For more details about the usage of MetaBox, please refer to MetaBox User's Guide.

Datasets

At present, three benchmark suites are integrated in MetaBox:

  • Synthetic contains 24 noiseless functions, borrowed from coco:bbob with original paper.
  • Noisy-Synthetic contains 30 noisy functions, borrowed from coco:bbob-noisy with original paper.
  • Protein-Docking contains 280 problem instances, which simulate the application of protein docking as a 12-dimensional optimization problem, borrowed from LOIS with original paper.

Baseline Library

7 MetaBBO-RL optimizers, 1 MetaBBO-SL optimizer and 11 classic optimizers have been integrated into MetaBox. They are listed below.

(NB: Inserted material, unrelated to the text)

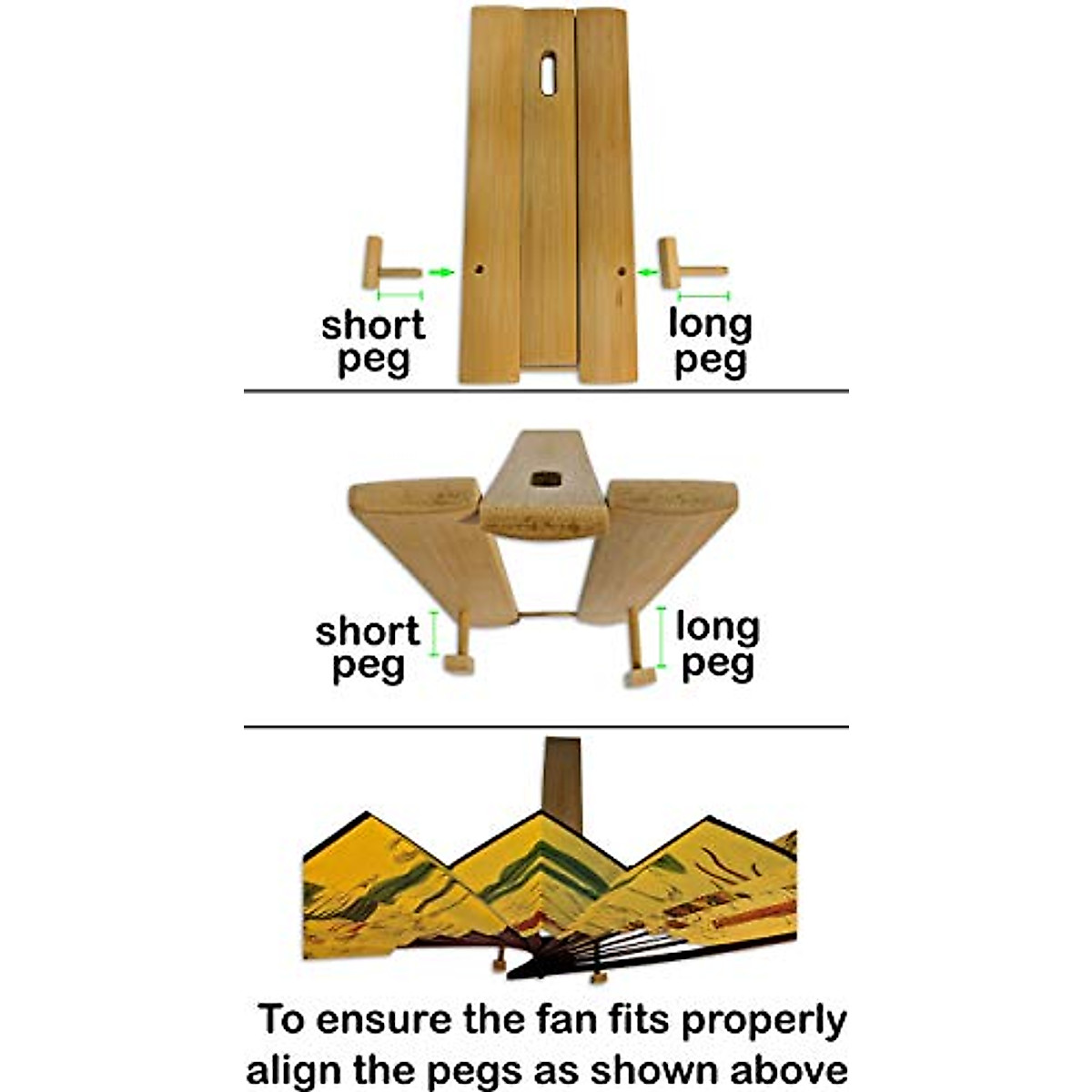 short peg

long peg

short peg

long peg

To ensure the fan fits properly align the pegs as shown above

Supported MetaBBO-RL optimizers:

Name Year Related paper
DE-DDQN 2019 Deep reinforcement learning based parameter control in differential evolution
QLPSO 2019 A reinforcement learning-based communication topology in particle swarm optimization
DEDQN 2021 Differential evolution with mixed mutation strategy based on deep reinforcement learning
LDE 2021 Learning Adaptive Differential Evolution Algorithm From Optimization Experiences by Policy Gradient
RL-PSO 2021 Employing reinforcement learning to enhance particle swarm optimization methods
RLEPSO 2022 RLEPSO:Reinforcement learning based Ensemble particle swarm optimizer✱
RL-HPSDE 2022 Differential evolution with hybrid parameters and mutation strategies based on reinforcement learning
GLEET 2024 Auto-configuring Exploration-Exploitation Tradeoff in Evolutionary Computation via Deep Reinforcement Learning
SYMBOL 2024 Symbol: Generating Flexible Black-Box Optimizers through Symbolic Equation Learning
RL-DAS 2024 Deep Reinforcement Learning for Dynamic Algorithm Selection: A Proof-of-Principle Study on Differential Evolution

Supported MetaBBO-SL optimizer:

Name Year Related paper
RNN-OI 2017 Learning to learn without gradient descent by gradient descent

Supported MetaBBO-NE optimizer:

Name Year Related paper
LES 2023 Discovering evolution strategies via meta-black-box optimization

Supported classic optimizers:

Name Year Related paper
PSO 1995 Particle swarm optimization
DE 1997 Differential Evolution – A Simple and Efficient Heuristic for Global Optimization over Continuous Spaces
CMA-ES 2001 Completely Derandomized Self-Adaptation in Evolution Strategies
Bayesian Optimization 2014 Bayesian Optimization: Open source constrained global optimization tool for Python
GL-PSO 2015 Genetic Learning Particle Swarm Optimization
sDMS_PSO 2015 A Self-adaptive Dynamic Particle Swarm Optimizer
j21 2021 Self-adaptive Differential Evolution Algorithm with Population Size Reduction for Single Objective Bound-Constrained Optimization: Algorithm j21
MadDE 2021 Improving Differential Evolution through Bayesian Hyperparameter Optimization
SAHLPSO 2021 Self-Adaptive two roles hybrid learning strategies-based particle swarm optimization
NL_SHADE_LBC 2022 NL-SHADE-LBC algorithm with linear parameter adaptation bias change for CEC 2022 Numerical Optimization
Random Search - -

Note that Random Search is to randomly sample candidate solutions from the searching space.

Post-processing

In a bid to illustrate the utility of MetaBox for facilitating rigorous evaluation and in-depth analysis, as mentioned in our paper, we carry out a wide-ranging benchmarking study on existing MetaBBO-RL methods. The post-processed data is available in content.md.

Acknowledgements

The code and the framework are based on the repos DEAP, coco and Protein-protein docking V4.0.